Si se dice que las elecciones al parlamento son cada cuatro años, son cada cuatro años (si es que no ocurre algo imprevisto como un golpe de Estado); si se establece que el presidente nombra un gobierno, así se hará (excepto en períodos de crisis, en que otras fuerzas se ocupan de eso); si se manda que el Congreso sesionará de tal a cuál fecha, ciertamente los legisladores no van a trabajar ni un día adicional (aunque, a veces, hay que sacarlos de sus vacaciones); etcétera.
Y ese apartado de la nueva constitución era el que verdaderamente le interesa al régimen y sus partidos, porque le toca de cerca.

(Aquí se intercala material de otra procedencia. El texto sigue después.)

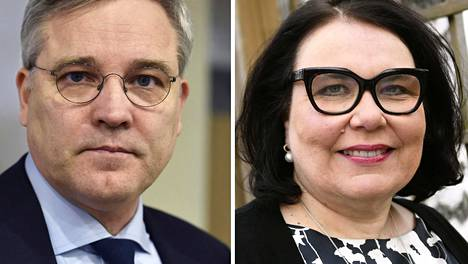 Mikael Pentikäinen ja Merja Ylä-Anttila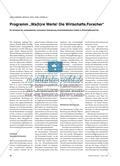 """Programm """"Wa(h)re Werte! Die Wirtschafts.Forscher"""" - Ein Vorhaben zur systematischen curricularen Verankerung wirtschaftsethischer Inhalte im Wirtschaftsunterricht Preview 1"""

El problema es que, para redactar esa sección, para hacerla calzar con otras normas, por ejemplo, cómo se nombran los jueces u otros cargos previstos en la constitución, los partidos deberían tener una idea aproximada de qué hacer.
Pero para llegar a esa idea, antes, deberían encontrar una solución a la crisis política que les aflige. En otras palabras, para dirigir un país, el régimen debe tener la capacidad de dirigirse a sí mismo. Y ahí, justamente, falla.
La comisión de “Sistema Político, Gobierno, Poder Legislativo y Sistema Electoral” era, sin duda, la comisión premium de la convención. Ahí estaban los jefes de los distintos partidos. Lo más granado, lo más capaz.
Se suponía.
La pregunta, por supuesto, no es sí el Congreso ha de tener una cámara baja y un Senado. O si el presidente gobierna directamente o a través de un primer ministro. O si las leyes, en el fondo, las moldea el Ejecutivo o si el que las elabora y decide es el parlamento.
La pregunta es cómo este régimen político va a seguir dominando el país. Y a esa pregunta, los convencionales no tienen respuesta.
Negociaron varias veces, se apuñalaron por la espalda otras tantas, pero, al final, llegaron a la hora del examen, la sesión del pleno en que se votaría su informe, sin haber estudiado y sin el trabajo final completado. Faltaba que dijeran que se les había echado a perder la impresora.
Tuvieron que pedir que, por favor, rechazaron todo lo que ellos habían elaborado. Los demás convencionales no tuvieron ningún problema de cumplir con el requerimiento.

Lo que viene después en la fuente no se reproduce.